I don't know how good any of these services are, but I like the principal of this approach. There is a huge penalty for a young woman to complete the pregnancy (financial, physical, and mental), and this supportive approach reduces some of that penalty.
I remember reading for years that men that wanted financial abortions should just not have sex if they couldn’t deal with the possible consequences.
The thing I really can't stand is that I've had hours long debates with feminists about legal paternal surrender, and they'll continue to employee the exact mirror-image rhetoric of "women should keep their legs shut", and they just don't get it (in my experiences). It just feels wrong to them to allow financial abortion, and they won't budge no matter how much one points out how much they sound like the traditionalists on the other side that they decry so much.
Because as a man, to me, a 'financial abortion' is still a fundamentally irresponsible act.
Getting an abortion if you get pregnant and don't want a child, putting aside morality, is a responsible act.
Walking away from a child you've created and that will be born is an irresponsible act.
Pardon, but the consensus is that it isn't a child, which is why we allow routinely allow doctors to cut such entities to pieces with surgical implements and then sell the resulting offal as pharmaceutical raw ingredients, an entirely normal and unobjectionable practice that social consensus strongly resists critiquing.
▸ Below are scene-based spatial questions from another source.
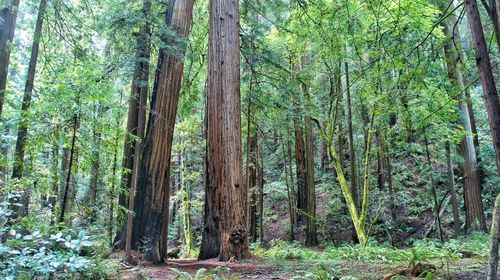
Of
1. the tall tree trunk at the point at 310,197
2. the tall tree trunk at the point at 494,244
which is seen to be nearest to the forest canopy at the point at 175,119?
the tall tree trunk at the point at 494,244

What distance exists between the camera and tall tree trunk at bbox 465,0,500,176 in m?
2.95

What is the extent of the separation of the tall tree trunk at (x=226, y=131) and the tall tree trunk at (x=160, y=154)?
0.85m

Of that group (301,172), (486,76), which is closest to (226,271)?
(486,76)

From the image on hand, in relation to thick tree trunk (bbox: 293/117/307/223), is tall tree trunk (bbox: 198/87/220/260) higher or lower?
lower

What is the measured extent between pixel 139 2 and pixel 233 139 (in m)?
4.41

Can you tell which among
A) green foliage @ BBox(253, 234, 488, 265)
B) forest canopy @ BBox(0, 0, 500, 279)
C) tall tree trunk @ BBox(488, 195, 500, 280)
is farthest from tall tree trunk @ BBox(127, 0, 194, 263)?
tall tree trunk @ BBox(488, 195, 500, 280)

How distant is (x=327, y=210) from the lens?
1599 cm

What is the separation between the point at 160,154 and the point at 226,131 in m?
1.62

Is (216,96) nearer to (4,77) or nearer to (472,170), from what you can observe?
(4,77)

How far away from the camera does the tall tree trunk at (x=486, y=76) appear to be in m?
2.95

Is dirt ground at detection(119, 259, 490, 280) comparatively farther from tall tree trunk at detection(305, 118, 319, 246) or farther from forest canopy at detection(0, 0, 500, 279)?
tall tree trunk at detection(305, 118, 319, 246)

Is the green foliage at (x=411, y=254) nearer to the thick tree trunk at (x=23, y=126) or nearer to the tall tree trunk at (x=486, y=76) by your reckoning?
the tall tree trunk at (x=486, y=76)

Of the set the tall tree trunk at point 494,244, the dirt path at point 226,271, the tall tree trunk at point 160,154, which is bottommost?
the dirt path at point 226,271

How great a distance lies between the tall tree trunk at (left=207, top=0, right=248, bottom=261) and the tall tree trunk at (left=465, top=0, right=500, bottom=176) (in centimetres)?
372
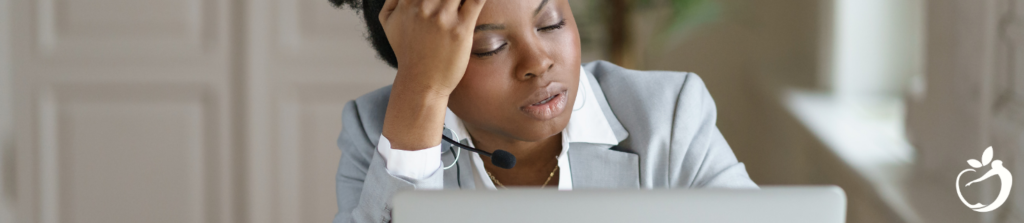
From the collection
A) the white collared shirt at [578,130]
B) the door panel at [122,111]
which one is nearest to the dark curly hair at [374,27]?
the white collared shirt at [578,130]

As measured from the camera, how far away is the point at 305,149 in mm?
2389

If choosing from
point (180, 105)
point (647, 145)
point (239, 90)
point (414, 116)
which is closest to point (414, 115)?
point (414, 116)

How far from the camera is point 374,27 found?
2.79 feet

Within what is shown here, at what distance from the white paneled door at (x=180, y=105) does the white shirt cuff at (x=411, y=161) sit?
5.38ft

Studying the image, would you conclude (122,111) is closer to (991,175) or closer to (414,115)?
(414,115)

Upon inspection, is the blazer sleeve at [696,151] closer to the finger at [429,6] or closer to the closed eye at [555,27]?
the closed eye at [555,27]

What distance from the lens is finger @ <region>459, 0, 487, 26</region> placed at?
26.2 inches

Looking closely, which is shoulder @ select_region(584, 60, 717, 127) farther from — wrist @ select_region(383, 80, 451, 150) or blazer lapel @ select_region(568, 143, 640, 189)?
wrist @ select_region(383, 80, 451, 150)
Likewise, whether or not it will be born is entirely the mother's decision. Financial hardship is a generally-approved motive for termination. Why would it be irresponsible for to allow the man to be absolved of financial responsibility for the potential child before they are born? If the mother does not wish to finance the child's rearing on her own, she is still free to choose to terminate. Why should she be allowed to compel the father to finance her unilateral choices?
Because there are differences between cis-men and cis-women, the responsibility differs - with women, the responsibility continues through the pregnancy with the option for termination, but the man, because he's not carrying the child, the responsibility begins the moment he chooses to have sex with a woman.
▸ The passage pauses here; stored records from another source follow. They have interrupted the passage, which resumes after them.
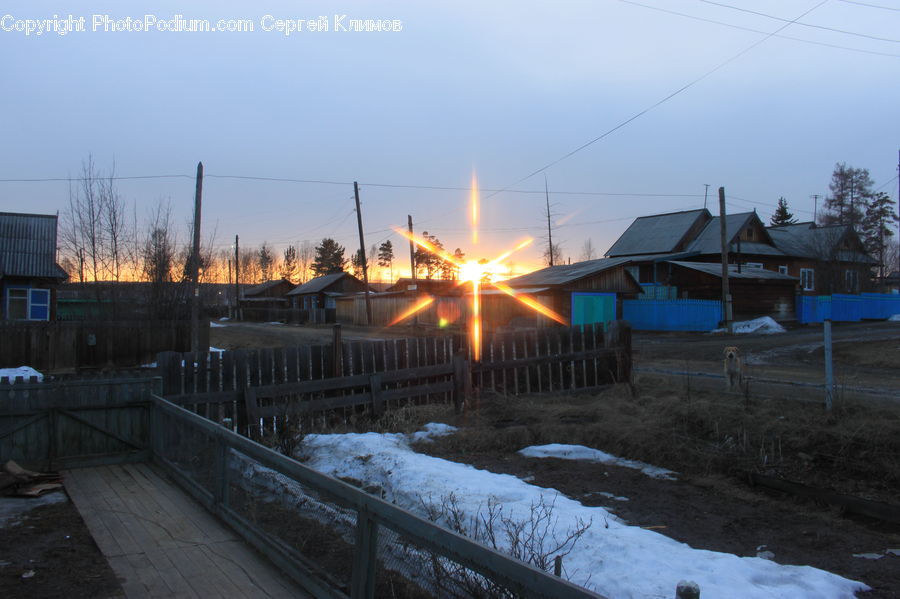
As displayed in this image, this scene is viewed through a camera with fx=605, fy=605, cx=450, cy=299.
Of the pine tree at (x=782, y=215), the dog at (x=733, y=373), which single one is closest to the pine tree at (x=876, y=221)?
the pine tree at (x=782, y=215)

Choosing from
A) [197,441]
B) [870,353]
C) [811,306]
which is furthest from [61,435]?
[811,306]

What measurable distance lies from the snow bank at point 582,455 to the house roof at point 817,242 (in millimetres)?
44802

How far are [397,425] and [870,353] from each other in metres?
16.0

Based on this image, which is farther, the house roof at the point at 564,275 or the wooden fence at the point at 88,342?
the house roof at the point at 564,275

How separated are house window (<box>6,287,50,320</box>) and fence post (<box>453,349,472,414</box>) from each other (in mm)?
24050

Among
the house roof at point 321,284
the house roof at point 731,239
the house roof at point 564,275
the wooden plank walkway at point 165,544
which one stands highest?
the house roof at point 731,239

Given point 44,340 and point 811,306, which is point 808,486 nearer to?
point 44,340

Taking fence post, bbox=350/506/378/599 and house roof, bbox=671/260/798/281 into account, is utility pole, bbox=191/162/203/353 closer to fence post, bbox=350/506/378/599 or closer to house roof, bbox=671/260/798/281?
fence post, bbox=350/506/378/599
Also, a truly financially destitute man won't really be on the hook for more than a meager amount of child support.
...And ends the moment he makes it clear that he doesn't want to raise or support a child, and has offered compensation for the remaining medical risk inherint in terminating the pregnancy, minus that covered by the doctor's malpractice insurance. The fact that biological reality makes perfect symmetry impossible does not salvage even a fraction of the asymmetry you are endorsing. The woman still has all the choice, and there is no principled reason to finance her unilateral choices with 18 years of child support.
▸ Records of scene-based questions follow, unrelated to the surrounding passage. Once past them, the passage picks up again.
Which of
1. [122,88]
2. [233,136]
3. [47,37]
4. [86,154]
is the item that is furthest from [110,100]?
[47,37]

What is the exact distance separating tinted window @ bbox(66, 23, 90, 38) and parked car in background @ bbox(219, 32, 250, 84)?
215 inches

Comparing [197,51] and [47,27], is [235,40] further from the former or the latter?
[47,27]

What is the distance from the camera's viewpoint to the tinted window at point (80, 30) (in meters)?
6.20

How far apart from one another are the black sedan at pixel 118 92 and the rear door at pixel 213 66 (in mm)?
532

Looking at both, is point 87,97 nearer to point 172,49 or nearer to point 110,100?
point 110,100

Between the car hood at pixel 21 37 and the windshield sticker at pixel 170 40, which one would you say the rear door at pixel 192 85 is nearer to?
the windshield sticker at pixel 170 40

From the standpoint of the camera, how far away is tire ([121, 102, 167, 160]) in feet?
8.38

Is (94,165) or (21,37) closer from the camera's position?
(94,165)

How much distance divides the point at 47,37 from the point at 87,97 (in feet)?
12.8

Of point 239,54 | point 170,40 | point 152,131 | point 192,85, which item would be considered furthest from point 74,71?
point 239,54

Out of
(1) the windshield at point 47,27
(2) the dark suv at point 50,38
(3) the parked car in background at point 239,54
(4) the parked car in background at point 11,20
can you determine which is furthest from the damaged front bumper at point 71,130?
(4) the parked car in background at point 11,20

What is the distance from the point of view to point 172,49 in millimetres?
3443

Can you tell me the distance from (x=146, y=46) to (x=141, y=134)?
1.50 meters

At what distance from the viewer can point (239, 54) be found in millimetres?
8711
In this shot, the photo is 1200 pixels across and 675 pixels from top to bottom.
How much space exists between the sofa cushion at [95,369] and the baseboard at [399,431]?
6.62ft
What relevance does this have? Rich women are still allowed abortions. Whether the man can pay for a child's rearing has zero bearing on whether he should have to, any more than it does for whether women should have to carry a potential child they do not wish for. The established standard here is not hardship, but mere perception of inconvenience.
It seems to me that your arguments would work a whole lot better on a 90s-era Evangelical social conservative; maybe if that was the sort of person you could reason with, you should have made some effort to preserve their continued existence.
If the choice is between the father financing her unilateral choices with 18 years of child support and me and you financing her unilateral choices... I say the father.
Legal paternity surrender would increase the number of abortions (great!), but also increase the cost to the taxpayer (bad!) There's no principled reason either that someone should be able to get an abortion or that someone should be free from financial obligations: the government should just do whatever makes for a better society.
Aren’t you just saying choices have consequences but are willing to remediate those consequences for women?